# What the task requires
Each record below should appear again exactly as written.

(Spatial relationship records)
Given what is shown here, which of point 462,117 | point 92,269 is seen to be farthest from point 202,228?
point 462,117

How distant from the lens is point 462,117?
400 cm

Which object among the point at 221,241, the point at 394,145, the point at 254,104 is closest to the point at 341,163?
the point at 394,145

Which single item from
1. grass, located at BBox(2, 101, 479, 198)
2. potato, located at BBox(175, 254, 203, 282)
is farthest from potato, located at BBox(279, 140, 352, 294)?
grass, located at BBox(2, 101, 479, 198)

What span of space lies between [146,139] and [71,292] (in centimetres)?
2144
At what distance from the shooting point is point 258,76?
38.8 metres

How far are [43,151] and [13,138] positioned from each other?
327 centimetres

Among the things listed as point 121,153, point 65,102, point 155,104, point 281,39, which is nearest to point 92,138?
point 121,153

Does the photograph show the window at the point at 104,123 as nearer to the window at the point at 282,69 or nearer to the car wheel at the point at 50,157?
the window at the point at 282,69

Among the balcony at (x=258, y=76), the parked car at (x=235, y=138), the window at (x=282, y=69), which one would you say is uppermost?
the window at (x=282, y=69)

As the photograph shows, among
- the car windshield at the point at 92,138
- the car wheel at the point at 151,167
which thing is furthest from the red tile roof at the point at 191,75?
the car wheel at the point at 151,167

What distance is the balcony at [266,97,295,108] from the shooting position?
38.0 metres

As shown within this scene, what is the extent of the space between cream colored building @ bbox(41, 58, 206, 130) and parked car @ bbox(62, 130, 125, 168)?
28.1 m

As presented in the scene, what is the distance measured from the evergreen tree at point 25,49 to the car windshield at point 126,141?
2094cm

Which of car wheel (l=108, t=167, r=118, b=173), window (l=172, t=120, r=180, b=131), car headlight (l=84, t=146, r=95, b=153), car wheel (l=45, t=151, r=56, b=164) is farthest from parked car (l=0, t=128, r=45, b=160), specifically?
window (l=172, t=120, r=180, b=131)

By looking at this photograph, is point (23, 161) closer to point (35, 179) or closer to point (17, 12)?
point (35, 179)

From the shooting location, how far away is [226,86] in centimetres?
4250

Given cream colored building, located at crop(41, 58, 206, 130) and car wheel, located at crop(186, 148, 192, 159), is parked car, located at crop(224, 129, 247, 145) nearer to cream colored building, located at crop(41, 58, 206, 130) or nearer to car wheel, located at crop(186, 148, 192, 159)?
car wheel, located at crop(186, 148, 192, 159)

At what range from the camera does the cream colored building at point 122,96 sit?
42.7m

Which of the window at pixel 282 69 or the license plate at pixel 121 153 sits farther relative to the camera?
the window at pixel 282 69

# Final result
Given what is shown here, which of point 462,117 | point 92,269 is seen to be farthest from point 202,228?
point 462,117

How distant from the lens is point 462,117?
400 cm

Which object among the point at 221,241, the point at 394,145, the point at 254,104 is closest to the point at 341,163?
the point at 394,145

Which single item from
1. grass, located at BBox(2, 101, 479, 198)
2. potato, located at BBox(175, 254, 203, 282)
is farthest from potato, located at BBox(279, 140, 352, 294)?
grass, located at BBox(2, 101, 479, 198)

What span of space lies between [146,139] and [71,292] (in centimetres)?
2144
At what distance from the shooting point is point 258,76?
38.8 metres

How far are [43,151] and [13,138] positioned from each other?
327 centimetres

Among the things listed as point 121,153, point 65,102, point 155,104, point 281,39, which is nearest to point 92,138?
point 121,153

Does the photograph show the window at the point at 104,123 as nearer to the window at the point at 282,69 or nearer to the car wheel at the point at 50,157?
the window at the point at 282,69

Among the balcony at (x=258, y=76), the parked car at (x=235, y=138), the window at (x=282, y=69), which one would you say is uppermost?
the window at (x=282, y=69)

As the photograph shows, among
- the car windshield at the point at 92,138
- the car wheel at the point at 151,167
which thing is furthest from the red tile roof at the point at 191,75?
the car wheel at the point at 151,167

What distance is the balcony at [266,97,295,108] from the shooting position?
38.0 metres

As shown within this scene, what is the extent of the space between cream colored building @ bbox(41, 58, 206, 130) and parked car @ bbox(62, 130, 125, 168)?
28.1 m

As presented in the scene, what is the distance measured from the evergreen tree at point 25,49 to the car windshield at point 126,141?
2094cm

Which of car wheel (l=108, t=167, r=118, b=173), window (l=172, t=120, r=180, b=131), car headlight (l=84, t=146, r=95, b=153), car wheel (l=45, t=151, r=56, b=164) is farthest from parked car (l=0, t=128, r=45, b=160), specifically?
window (l=172, t=120, r=180, b=131)

By looking at this photograph, is point (23, 161) closer to point (35, 179) or closer to point (17, 12)?
point (35, 179)

From the shooting location, how far away is [226,86] in centimetres?
4250

Given cream colored building, located at crop(41, 58, 206, 130) and car wheel, located at crop(186, 148, 192, 159), is parked car, located at crop(224, 129, 247, 145) nearer to cream colored building, located at crop(41, 58, 206, 130) or nearer to car wheel, located at crop(186, 148, 192, 159)?
car wheel, located at crop(186, 148, 192, 159)

At what range from the camera does the cream colored building at point 122,96 sit?
42.7m

Which of the window at pixel 282 69 or the license plate at pixel 121 153 sits farther relative to the camera?
the window at pixel 282 69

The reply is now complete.